• Given text
######

There are certainly times when doctors don’t seem to value—or even acknowledge—nurses. But do they really feel that way?
Turns out, many doctors’ admiration for nurses knows no bounds.
Nurses taught Stephanie Trifoglio, MD, an internist/geriatrician in Greenbelt, Md., a great deal about how to be a doctor. “They got me from book learning to actual practice.”
That’s just one of the reasons why doctors praise nurses. There are plenty more.
On the Ball
It was 2 a.m. and the ICU doctors had gone home, leaving mostly residents—Trifoglio among them—to prowl the floor. A nurse approached Trifoglio and said she was concerned about a 17-year-old trauma patient on a ventilator. “‘This guy’s chest looks funny,’ she said. ‘His vital signs are all normal, but something seems weird.’” Trifoglio didn’t know much about medicine in those days, but she knew enough to have another second-year resident set his sandwich aside and take a chest X-ray. A barely visible line showed that the lung was on the verge of collapse. The residents and nurse ran to the patient’s bedside, and without a moment’s hesitation the nurse punctured the patient with a needle and filled his lung, averting disaster. “Twenty-five years later, I still remember her,” says Trifoglio. “If she had not been paying attention, we would have made the diagnosis on the postmortem X-ray.”

######

• Assigned task A
Do the following statements agree with the article on doctors' admiration for nurses? For each, answer yes or no and quote the words of the article that decide it.
(i) Stephanie Trifoglio practices as an internist/geriatrician in Greenbelt, Md.
(ii) The nurse was concerned because the trauma patient's vital signs were abnormal.
(iii) The chest X-ray showed that the patient's lung had already collapsed completely.
• Assigned task B
Pick up the article on doctors' admiration for nurses after its last sentence and carry it on.

######

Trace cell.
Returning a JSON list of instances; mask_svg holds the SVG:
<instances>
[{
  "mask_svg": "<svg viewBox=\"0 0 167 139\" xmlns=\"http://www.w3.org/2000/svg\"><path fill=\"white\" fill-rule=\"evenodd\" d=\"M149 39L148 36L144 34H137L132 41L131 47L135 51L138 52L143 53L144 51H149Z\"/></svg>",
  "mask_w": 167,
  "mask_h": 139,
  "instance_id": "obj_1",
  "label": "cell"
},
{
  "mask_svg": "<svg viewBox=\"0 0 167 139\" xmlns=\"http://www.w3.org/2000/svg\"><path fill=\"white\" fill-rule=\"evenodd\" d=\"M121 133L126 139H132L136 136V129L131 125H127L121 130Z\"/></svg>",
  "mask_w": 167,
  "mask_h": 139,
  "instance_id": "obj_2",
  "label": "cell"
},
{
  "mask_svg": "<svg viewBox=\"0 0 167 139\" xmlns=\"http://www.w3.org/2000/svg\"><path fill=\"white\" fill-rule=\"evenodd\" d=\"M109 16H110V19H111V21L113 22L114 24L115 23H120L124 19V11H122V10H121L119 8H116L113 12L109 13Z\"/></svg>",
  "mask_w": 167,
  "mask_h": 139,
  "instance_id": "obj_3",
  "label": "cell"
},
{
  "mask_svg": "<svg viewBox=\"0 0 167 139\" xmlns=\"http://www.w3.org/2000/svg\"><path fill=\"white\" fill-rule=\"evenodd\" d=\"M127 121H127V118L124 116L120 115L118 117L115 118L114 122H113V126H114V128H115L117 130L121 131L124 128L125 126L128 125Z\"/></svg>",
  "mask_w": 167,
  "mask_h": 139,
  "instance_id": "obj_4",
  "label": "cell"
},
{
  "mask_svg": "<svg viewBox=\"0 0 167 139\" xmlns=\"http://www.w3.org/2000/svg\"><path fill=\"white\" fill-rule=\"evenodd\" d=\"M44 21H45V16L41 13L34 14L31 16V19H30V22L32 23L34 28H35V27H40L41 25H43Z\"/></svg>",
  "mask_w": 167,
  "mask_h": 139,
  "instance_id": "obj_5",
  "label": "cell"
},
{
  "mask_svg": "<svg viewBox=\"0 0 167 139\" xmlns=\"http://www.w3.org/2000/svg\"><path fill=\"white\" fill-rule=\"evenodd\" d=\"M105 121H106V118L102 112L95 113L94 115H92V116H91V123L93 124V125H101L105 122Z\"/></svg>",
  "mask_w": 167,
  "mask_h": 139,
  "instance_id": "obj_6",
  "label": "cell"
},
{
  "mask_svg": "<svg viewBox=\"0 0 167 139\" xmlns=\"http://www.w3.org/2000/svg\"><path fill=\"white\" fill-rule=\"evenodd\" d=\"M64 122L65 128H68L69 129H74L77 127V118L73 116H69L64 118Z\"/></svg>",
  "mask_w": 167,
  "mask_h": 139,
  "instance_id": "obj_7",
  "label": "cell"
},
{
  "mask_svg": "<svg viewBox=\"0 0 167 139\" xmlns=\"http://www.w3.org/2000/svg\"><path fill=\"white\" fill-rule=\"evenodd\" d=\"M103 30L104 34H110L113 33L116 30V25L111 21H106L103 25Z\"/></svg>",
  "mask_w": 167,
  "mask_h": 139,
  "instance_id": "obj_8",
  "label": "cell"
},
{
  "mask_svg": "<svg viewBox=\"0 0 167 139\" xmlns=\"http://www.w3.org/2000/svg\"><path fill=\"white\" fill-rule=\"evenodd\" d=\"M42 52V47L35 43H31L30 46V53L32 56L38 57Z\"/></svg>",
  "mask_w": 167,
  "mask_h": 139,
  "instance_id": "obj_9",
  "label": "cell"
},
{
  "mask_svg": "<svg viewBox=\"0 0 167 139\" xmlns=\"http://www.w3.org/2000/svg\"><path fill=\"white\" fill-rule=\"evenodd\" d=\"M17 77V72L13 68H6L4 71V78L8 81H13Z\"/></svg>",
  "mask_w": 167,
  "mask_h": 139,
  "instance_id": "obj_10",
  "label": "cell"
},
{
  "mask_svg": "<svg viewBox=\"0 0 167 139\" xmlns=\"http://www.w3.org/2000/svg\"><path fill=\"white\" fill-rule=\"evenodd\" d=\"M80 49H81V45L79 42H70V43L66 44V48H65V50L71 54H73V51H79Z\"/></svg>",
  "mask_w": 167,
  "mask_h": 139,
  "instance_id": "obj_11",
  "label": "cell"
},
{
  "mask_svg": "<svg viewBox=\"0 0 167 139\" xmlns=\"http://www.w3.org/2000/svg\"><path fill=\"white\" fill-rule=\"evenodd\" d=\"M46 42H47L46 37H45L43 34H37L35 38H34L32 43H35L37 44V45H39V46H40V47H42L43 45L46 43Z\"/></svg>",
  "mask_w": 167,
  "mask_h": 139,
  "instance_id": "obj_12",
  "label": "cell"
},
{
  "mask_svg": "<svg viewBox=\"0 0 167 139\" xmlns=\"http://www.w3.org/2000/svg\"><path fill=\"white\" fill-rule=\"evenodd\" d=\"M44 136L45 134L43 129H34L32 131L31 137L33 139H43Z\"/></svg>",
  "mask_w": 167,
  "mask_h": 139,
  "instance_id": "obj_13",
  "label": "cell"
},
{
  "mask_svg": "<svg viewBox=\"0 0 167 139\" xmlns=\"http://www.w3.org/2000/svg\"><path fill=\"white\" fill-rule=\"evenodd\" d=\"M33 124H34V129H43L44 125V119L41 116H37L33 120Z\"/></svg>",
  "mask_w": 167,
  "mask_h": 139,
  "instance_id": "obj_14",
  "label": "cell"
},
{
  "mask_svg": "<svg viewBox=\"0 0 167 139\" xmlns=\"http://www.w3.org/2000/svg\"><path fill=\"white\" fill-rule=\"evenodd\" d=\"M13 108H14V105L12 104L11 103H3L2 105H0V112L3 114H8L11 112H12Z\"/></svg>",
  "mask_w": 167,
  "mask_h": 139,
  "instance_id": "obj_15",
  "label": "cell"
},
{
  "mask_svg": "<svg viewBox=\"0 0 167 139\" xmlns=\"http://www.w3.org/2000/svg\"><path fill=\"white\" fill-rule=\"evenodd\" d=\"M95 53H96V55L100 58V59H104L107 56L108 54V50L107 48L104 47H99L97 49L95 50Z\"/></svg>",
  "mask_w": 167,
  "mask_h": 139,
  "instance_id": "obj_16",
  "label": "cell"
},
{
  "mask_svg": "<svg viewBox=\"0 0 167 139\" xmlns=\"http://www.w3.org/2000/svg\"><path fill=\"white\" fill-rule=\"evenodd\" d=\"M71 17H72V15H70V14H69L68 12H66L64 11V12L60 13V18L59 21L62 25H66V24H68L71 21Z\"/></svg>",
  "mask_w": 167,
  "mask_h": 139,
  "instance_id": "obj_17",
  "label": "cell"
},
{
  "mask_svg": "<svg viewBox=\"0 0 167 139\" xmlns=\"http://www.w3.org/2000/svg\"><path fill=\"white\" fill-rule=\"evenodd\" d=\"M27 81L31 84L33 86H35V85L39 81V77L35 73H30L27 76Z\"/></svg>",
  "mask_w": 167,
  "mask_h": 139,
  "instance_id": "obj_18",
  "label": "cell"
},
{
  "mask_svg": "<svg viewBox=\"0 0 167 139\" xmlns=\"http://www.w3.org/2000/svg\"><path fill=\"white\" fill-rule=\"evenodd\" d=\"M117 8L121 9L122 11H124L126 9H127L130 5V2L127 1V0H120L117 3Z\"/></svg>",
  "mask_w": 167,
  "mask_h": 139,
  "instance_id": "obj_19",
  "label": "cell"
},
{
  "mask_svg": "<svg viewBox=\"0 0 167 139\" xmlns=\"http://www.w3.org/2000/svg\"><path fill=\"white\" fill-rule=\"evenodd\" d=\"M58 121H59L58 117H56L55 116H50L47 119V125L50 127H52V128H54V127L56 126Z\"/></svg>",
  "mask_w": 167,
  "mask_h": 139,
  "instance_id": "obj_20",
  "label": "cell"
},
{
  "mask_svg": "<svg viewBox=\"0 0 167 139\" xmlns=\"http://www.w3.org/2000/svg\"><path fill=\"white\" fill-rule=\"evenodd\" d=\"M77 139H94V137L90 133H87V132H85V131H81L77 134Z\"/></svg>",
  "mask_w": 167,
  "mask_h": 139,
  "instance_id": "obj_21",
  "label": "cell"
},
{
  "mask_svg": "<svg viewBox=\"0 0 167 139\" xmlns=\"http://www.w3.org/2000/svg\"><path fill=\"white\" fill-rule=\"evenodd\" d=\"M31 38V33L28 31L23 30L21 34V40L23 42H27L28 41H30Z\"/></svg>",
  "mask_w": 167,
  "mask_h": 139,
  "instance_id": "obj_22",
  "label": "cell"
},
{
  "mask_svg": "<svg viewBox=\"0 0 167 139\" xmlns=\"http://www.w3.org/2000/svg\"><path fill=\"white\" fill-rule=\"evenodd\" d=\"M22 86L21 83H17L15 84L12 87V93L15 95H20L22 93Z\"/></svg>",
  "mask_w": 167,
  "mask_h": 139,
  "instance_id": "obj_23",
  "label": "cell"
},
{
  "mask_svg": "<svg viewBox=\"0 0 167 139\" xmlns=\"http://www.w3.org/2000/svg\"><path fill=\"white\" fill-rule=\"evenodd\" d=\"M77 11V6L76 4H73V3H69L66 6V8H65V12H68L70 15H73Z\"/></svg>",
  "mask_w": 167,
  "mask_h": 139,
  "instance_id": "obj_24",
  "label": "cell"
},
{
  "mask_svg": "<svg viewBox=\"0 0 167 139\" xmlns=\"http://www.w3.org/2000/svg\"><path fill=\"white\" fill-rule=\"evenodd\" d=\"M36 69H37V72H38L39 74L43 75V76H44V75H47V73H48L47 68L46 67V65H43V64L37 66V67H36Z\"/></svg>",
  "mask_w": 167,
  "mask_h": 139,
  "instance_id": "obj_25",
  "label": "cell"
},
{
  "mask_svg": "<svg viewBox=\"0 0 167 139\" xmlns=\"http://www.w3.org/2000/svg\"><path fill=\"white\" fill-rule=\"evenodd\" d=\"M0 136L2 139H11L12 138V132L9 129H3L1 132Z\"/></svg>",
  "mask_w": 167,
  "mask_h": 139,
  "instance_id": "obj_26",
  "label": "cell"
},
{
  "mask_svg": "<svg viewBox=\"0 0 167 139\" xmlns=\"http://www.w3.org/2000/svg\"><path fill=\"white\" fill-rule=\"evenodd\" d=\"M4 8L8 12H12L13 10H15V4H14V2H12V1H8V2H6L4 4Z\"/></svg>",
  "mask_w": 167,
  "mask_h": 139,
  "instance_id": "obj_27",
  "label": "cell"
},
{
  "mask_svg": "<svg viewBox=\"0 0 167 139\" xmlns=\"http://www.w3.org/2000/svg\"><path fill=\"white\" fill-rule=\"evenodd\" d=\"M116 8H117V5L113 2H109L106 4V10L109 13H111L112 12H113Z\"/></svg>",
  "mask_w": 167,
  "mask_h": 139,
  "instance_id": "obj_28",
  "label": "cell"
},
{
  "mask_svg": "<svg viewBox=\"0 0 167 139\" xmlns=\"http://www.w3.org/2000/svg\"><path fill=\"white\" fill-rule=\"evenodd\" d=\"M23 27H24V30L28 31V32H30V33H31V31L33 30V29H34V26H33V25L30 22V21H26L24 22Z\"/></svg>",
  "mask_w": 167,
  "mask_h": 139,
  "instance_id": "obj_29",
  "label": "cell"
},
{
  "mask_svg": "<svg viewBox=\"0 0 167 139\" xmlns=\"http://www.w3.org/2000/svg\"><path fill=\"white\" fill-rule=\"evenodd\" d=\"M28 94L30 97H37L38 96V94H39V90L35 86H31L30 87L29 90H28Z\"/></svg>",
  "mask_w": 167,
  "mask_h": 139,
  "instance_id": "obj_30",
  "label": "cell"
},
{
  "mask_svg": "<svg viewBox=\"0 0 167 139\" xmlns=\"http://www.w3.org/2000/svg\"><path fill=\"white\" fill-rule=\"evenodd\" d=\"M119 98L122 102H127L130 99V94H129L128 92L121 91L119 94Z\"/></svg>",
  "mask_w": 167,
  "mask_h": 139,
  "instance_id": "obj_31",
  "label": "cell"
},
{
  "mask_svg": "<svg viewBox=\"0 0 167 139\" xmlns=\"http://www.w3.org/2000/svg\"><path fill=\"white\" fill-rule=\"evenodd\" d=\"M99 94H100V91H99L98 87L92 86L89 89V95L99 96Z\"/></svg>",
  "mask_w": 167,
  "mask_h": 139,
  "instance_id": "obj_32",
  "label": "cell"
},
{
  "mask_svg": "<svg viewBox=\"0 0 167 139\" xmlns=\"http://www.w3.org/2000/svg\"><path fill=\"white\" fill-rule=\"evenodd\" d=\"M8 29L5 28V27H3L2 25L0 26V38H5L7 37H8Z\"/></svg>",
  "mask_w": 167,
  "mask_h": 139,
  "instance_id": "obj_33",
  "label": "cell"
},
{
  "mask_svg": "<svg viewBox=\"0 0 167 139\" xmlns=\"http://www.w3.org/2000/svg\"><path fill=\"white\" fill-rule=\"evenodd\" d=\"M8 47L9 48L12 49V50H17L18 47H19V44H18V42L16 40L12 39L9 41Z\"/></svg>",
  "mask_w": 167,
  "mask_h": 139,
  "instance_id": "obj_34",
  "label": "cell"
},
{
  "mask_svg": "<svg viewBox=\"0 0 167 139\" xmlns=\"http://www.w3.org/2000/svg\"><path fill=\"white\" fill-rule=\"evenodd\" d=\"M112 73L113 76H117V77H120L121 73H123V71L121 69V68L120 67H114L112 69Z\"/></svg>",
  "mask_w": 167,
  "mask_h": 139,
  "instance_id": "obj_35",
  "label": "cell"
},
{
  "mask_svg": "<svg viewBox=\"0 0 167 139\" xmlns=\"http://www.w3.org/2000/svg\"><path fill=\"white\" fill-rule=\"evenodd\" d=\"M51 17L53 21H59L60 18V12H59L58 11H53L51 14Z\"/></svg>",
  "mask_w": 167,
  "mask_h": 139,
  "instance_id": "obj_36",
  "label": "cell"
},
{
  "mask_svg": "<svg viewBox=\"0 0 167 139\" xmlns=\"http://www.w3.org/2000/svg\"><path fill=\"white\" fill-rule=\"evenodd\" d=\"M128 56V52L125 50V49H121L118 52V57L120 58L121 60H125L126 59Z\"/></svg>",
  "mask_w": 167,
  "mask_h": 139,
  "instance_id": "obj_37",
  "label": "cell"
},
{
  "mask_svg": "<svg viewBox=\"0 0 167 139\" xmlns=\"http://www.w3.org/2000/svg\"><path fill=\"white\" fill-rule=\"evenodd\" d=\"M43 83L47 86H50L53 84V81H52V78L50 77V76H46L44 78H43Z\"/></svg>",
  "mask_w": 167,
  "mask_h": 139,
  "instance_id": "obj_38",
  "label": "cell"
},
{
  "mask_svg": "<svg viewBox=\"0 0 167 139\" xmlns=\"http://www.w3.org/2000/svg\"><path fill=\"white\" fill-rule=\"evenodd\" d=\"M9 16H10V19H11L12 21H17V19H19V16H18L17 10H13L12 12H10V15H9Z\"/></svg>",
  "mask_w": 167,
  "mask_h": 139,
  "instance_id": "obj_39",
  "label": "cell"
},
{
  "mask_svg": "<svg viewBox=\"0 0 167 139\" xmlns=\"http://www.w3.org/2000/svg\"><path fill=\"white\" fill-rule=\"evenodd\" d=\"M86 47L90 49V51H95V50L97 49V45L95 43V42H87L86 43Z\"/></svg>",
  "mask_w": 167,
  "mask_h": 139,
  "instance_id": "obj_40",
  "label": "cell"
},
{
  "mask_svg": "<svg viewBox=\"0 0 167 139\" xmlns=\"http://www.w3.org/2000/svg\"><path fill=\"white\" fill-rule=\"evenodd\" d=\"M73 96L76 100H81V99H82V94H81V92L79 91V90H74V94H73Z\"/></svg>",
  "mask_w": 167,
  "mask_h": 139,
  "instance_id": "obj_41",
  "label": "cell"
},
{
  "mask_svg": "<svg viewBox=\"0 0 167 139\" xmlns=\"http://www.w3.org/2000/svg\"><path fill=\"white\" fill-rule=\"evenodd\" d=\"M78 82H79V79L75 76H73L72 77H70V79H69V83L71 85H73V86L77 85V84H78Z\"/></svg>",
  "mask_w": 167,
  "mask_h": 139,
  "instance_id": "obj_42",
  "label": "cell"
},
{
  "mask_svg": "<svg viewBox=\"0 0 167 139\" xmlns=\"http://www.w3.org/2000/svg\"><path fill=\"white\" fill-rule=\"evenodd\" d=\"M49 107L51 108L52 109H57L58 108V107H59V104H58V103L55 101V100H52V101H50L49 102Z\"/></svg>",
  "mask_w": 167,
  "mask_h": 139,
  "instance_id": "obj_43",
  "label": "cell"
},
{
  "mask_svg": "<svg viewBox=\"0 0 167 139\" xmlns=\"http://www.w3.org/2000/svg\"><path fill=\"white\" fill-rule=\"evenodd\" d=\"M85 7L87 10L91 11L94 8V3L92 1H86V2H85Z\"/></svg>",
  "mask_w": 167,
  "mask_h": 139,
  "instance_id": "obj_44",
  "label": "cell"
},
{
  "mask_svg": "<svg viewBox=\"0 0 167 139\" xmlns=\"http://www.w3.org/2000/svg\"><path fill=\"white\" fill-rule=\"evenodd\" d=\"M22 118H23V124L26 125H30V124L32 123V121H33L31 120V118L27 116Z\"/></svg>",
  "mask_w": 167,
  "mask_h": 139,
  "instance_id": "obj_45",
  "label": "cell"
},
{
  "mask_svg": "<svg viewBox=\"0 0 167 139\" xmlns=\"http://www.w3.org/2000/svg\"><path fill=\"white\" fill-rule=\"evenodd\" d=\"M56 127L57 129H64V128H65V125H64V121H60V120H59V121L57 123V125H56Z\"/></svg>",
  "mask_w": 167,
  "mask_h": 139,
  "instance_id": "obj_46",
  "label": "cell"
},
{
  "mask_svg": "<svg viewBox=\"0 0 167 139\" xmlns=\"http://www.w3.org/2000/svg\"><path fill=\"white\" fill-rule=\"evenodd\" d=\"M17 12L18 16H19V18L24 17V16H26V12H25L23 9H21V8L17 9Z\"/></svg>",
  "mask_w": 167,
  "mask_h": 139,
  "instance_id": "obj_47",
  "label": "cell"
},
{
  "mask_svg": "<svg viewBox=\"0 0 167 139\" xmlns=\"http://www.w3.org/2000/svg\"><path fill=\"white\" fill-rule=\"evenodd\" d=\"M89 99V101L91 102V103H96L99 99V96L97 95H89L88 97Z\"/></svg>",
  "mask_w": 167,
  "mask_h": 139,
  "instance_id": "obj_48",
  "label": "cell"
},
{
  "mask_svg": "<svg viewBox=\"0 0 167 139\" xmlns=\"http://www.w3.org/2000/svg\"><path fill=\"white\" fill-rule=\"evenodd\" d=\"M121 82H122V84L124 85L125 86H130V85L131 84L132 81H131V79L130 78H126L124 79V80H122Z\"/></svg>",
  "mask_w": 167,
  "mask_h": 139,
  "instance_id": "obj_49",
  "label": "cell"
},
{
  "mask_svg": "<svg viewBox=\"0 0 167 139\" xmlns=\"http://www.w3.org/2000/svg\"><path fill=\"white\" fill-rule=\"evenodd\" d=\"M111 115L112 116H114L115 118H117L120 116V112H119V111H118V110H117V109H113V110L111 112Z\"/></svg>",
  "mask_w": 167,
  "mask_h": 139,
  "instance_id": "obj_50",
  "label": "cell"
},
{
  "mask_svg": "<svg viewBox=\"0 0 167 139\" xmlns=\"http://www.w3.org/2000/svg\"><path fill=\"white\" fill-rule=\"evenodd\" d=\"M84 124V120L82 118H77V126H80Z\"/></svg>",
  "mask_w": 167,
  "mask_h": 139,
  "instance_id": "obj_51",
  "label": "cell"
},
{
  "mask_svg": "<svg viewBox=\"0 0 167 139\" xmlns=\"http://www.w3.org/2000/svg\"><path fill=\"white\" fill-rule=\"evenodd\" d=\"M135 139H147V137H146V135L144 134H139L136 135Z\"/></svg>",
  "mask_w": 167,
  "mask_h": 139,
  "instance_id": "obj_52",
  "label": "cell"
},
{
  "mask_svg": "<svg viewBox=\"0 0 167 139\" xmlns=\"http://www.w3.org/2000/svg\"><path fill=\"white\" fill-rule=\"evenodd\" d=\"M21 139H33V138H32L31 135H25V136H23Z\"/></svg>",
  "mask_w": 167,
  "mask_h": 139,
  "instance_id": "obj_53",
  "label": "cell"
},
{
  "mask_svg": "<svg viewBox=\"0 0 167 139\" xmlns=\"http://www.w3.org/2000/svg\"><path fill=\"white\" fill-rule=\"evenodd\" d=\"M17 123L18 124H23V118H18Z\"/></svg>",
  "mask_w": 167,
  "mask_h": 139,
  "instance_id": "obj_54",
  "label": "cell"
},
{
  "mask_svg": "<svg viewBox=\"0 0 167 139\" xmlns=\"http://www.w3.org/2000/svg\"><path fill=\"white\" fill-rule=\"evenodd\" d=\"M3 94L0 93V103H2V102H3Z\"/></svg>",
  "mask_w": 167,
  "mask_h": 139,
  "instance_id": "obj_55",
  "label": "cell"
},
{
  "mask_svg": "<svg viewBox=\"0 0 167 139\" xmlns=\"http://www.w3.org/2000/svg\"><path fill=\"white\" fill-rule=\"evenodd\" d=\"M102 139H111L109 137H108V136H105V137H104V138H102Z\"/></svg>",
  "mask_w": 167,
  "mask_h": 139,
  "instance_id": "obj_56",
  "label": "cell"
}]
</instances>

######

• Response A
(i) Yes: "Stephanie Trifoglio, MD, an internist/geriatrician in Greenbelt, Md."
(ii) No: "His vital signs are all normal, but something seems weird."
(iii) No: "A barely visible line showed that the lung was on the verge of collapse."

• Response B
In the annals of medicine, doctors often get painted as heroes, but they know that it’s often nurses who save the day. Whether due to keen observational skills, experience or just an innate sense, RNs are frequently able to make diagnoses that doctors fail to catch. Several years ago, J. Randall Curtis, MD, a professor of medicine in the pulmonary and critical care division at the University of Washington Medical Center, had an AIDS patient in the ICU with acute hypoxic respiratory failure and bilateral opacities on his chest X-ray. “We were treating him for pneumocystis as well as bacterial and fungal pneumonia, but he wasn’t doing well and we were completely puzzled by his clinical picture,” remembers Curtis. “His bedside nurse came up to me after rounds and said, ‘You know, the color of his blood looks odd to me and his pO2 doesn’t match his O2 saturation. I think you should make sure he doesn’t have methemoglobinemia from the dapsone.’” The problem hadn’t occurred to the team of doctors, but the nurse knew it and was exactly right.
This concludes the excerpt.